L'Éternel dans le fini
Rencontre de Maître Eckhart et de Simone Weil
Depuis que Heidegger a clos la porte du débat métaphysique, les gens sérieux ont reporté les espoirs du peuple sur la morale laïque, ou citoyenne ; bref, les autorités du penser-qui-compte nous ont fait passer le discours du matérialiste imaginaire. Cet homme-là ne croit qu'en lui-même, tel qu'il se réalise en civilisation marchande. Dans le privé, c'est-à-dire le premier cercle de sa sphère privée d'existence, il connaît l'angoisse métaphysique. C'est que, s'il est parfaitement capable de traiter les autres comme des pierres, il n'y parvient pas pour lui-même, et d'autant moins qu'il a accumulé beaucoup.

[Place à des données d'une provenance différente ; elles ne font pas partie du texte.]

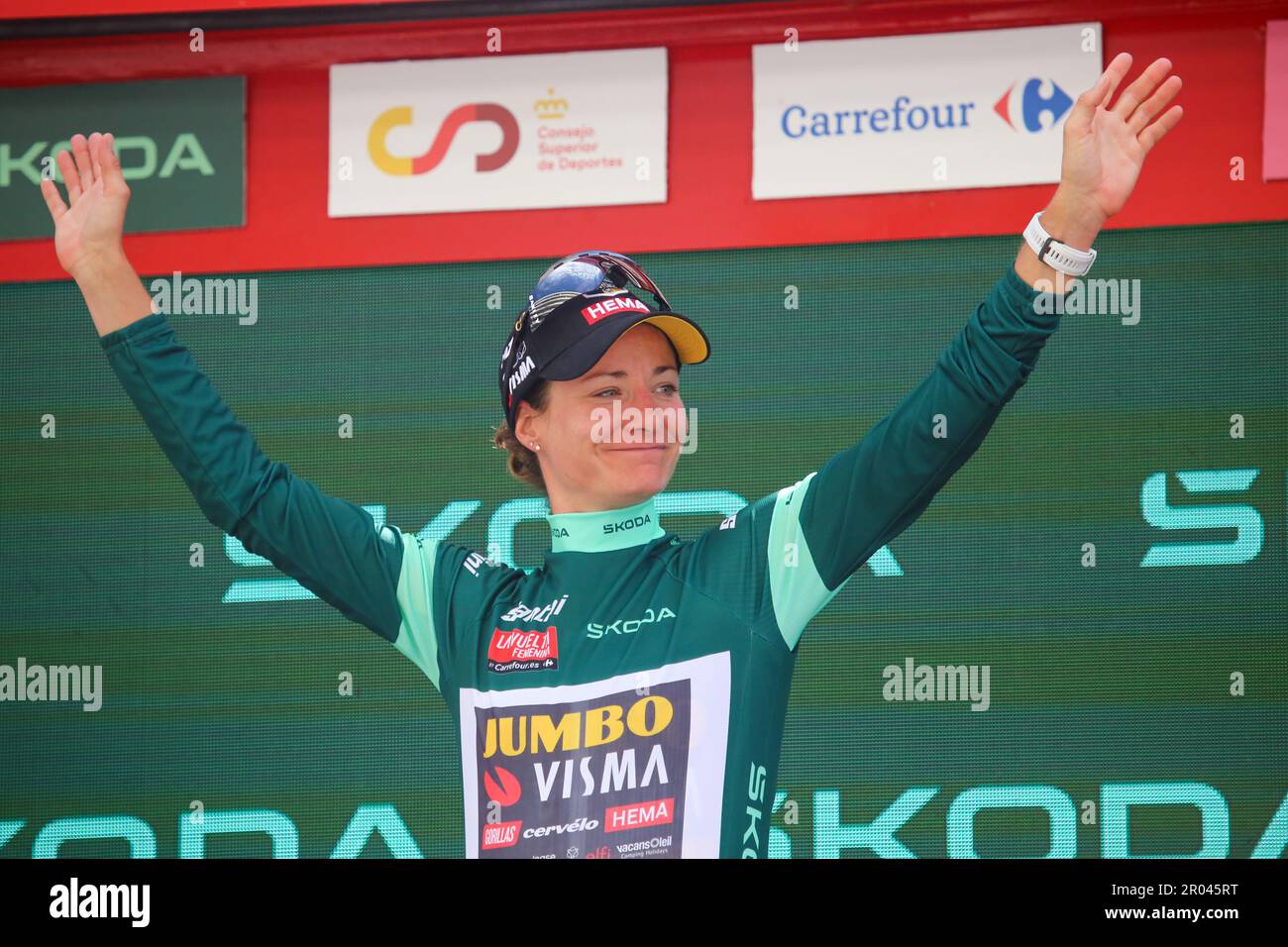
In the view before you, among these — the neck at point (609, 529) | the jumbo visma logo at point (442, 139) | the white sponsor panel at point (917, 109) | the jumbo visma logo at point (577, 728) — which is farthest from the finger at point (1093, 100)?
the jumbo visma logo at point (442, 139)

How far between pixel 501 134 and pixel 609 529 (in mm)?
2052

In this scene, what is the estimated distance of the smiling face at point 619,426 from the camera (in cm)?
221

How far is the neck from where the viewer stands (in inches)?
88.4

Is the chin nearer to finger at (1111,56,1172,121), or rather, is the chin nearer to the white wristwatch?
the white wristwatch

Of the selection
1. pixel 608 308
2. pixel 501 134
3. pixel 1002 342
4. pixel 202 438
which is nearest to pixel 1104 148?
pixel 1002 342

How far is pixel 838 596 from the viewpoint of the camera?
3.75 meters

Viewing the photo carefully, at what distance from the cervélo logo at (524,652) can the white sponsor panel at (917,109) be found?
2.01m

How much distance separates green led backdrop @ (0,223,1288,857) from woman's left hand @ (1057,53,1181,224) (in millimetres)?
1839

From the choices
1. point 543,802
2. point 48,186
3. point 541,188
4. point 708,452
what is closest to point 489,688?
point 543,802

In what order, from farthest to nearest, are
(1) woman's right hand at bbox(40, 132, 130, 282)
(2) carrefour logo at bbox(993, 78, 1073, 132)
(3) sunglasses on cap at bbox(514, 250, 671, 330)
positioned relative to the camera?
(2) carrefour logo at bbox(993, 78, 1073, 132), (3) sunglasses on cap at bbox(514, 250, 671, 330), (1) woman's right hand at bbox(40, 132, 130, 282)

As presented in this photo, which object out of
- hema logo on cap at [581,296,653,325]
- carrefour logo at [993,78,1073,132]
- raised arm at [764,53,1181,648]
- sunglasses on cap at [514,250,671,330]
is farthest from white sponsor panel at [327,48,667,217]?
raised arm at [764,53,1181,648]

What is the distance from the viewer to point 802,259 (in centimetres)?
390

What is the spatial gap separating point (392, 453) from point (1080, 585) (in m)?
1.55
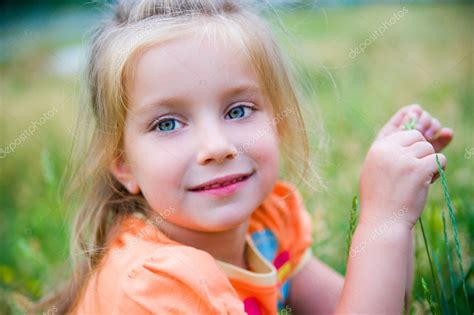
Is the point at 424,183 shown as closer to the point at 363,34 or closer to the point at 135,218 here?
the point at 135,218

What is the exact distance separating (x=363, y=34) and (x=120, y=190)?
2.76 m

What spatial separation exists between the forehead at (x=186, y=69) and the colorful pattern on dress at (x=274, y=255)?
532 mm

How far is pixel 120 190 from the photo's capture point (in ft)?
4.91

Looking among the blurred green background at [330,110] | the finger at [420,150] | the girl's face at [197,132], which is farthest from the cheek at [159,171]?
the finger at [420,150]

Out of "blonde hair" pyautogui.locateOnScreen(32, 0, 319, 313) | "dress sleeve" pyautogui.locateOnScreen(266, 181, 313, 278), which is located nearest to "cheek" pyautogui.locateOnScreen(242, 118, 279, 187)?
→ "blonde hair" pyautogui.locateOnScreen(32, 0, 319, 313)

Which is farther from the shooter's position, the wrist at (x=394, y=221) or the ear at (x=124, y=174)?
the ear at (x=124, y=174)

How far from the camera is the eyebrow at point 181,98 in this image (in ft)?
4.03

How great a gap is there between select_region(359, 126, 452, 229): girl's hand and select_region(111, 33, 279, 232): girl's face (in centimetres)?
22

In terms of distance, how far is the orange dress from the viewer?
1.17m

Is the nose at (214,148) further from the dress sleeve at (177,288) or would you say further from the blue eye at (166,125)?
the dress sleeve at (177,288)

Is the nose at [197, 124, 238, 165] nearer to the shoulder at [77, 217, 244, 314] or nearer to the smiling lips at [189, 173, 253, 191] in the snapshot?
the smiling lips at [189, 173, 253, 191]

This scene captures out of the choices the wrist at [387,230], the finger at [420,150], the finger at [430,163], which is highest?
the finger at [420,150]

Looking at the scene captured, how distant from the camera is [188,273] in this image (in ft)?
3.86

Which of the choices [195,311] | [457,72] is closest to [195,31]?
[195,311]
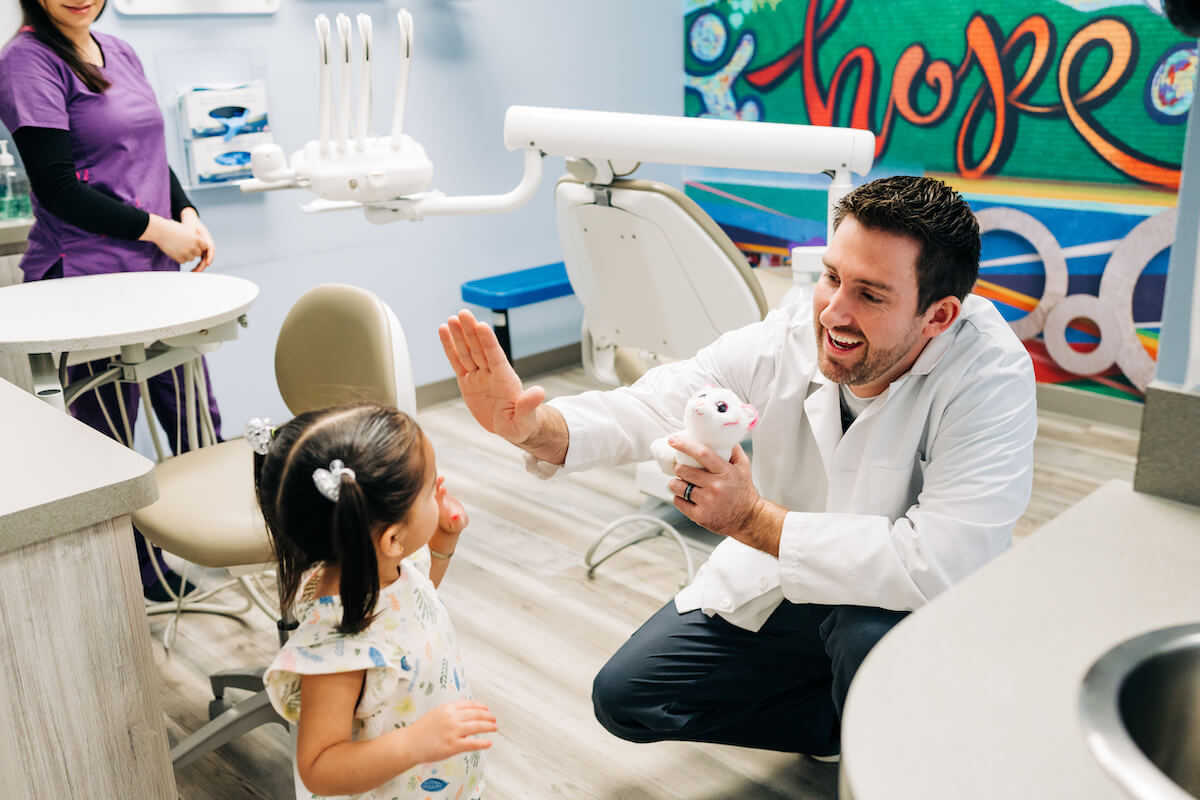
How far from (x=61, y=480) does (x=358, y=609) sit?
0.38 m

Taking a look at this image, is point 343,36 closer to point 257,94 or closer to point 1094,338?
point 257,94

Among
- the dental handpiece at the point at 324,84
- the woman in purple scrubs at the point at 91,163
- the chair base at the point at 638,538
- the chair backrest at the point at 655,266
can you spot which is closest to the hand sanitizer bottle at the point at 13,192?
the woman in purple scrubs at the point at 91,163

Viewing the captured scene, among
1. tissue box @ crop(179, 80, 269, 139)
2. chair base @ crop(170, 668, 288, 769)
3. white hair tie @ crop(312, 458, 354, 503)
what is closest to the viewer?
white hair tie @ crop(312, 458, 354, 503)

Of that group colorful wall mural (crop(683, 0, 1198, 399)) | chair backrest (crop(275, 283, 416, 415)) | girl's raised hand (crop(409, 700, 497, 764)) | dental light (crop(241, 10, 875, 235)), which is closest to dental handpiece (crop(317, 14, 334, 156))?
dental light (crop(241, 10, 875, 235))

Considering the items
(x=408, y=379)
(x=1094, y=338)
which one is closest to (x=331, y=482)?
(x=408, y=379)

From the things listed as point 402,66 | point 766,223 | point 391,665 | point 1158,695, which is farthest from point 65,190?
point 766,223

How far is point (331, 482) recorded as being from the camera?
105 centimetres

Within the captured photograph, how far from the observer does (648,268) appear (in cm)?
226

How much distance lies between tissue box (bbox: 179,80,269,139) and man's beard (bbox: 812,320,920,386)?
2195 mm

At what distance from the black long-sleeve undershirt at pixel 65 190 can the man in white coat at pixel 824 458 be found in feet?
3.64

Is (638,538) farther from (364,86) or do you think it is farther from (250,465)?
(364,86)

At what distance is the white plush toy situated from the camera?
129 cm

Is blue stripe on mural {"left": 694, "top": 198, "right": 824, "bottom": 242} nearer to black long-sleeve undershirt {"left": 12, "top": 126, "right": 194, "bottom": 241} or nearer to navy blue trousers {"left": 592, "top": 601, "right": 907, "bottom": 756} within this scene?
black long-sleeve undershirt {"left": 12, "top": 126, "right": 194, "bottom": 241}

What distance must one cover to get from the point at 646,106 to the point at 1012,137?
1.48 metres
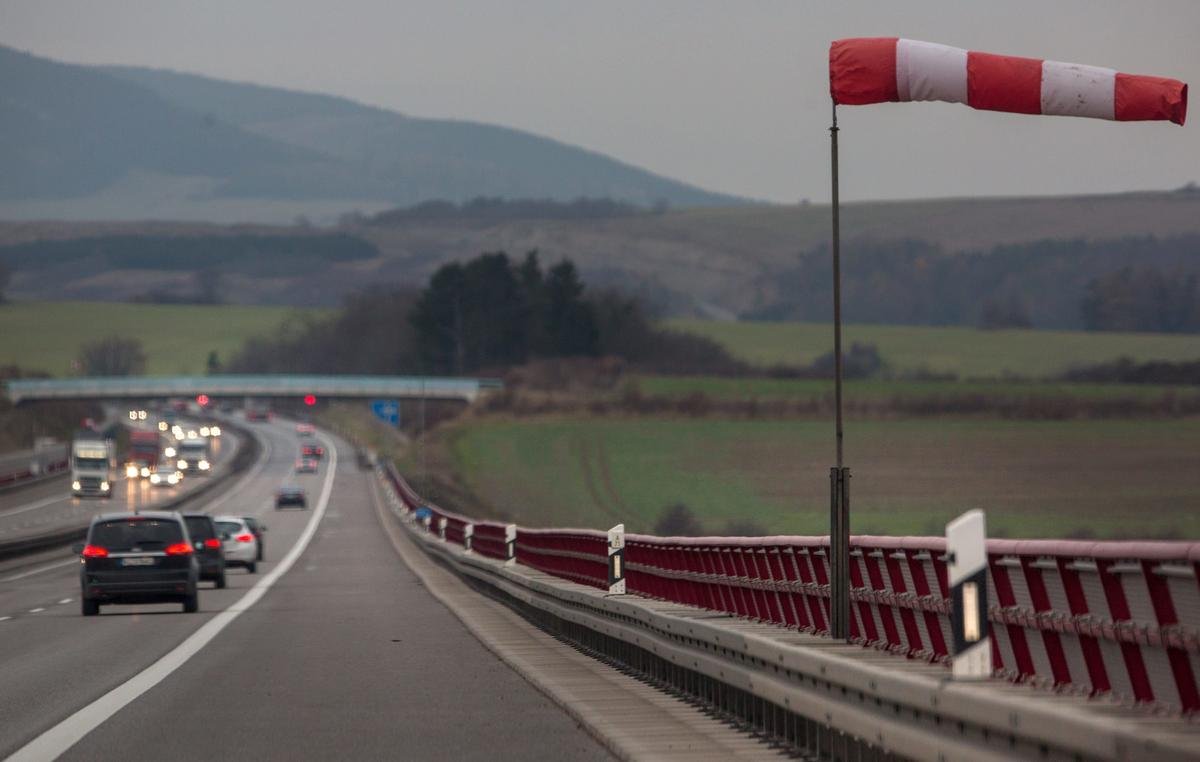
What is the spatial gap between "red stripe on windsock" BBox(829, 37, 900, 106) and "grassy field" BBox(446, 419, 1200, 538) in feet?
188

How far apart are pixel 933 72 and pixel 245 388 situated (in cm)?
17106

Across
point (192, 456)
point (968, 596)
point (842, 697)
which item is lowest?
point (192, 456)

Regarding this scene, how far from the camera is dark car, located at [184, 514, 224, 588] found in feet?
129

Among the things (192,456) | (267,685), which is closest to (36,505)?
(192,456)

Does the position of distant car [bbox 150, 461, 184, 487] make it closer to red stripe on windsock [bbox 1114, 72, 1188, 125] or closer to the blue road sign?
the blue road sign

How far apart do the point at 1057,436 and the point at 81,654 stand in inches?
3456

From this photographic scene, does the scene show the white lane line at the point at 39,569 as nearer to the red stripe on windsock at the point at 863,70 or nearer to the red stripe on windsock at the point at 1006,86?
the red stripe on windsock at the point at 863,70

Nos maîtres à penser, de petits-maîtres en vérité, conseillent le sport et le développement durable comme remède aux plaies vives ; ce sont de tristes sires. Autrefois, Maître Eckhart (qui fut accusé d'hérésie) enseigna, éclairé par la joie, que le divin est en nous, non pas nous-mêmes dieux, mais dessein d'aller à l'éternité, amour du prochain, non pour ce qu'il est comme tel, mais en tant qu'il participe du désir de clarté, de justice et de partage. D'autres, que nous connaissons ou méconnaissons, éclairèrent le chemin. Puis vint Simone Weil, qui se nomme elle-même pécheresse (et fut accusée des pires crimes), et trouve, dans la souffrance d'exister, la tension vers ce qui dépasse la créature, l'inconnaissable qui tourmente les âmes refermées et rétives. Mieux vaut, dit-elle, ne pas croire en Dieu que prétendre le connaître, pis encore lui parler.
Il est en nous une liberté absolument inconditionnée, sans esprit de puissance ni de restitution, qui mène à la découverte du divin dans le moi, à l'instant où le moi s'efface et s'offre à l'être qui l'accueille. La vie tient en nous : ni illusion ni superstition ; ni élection ni châtiment.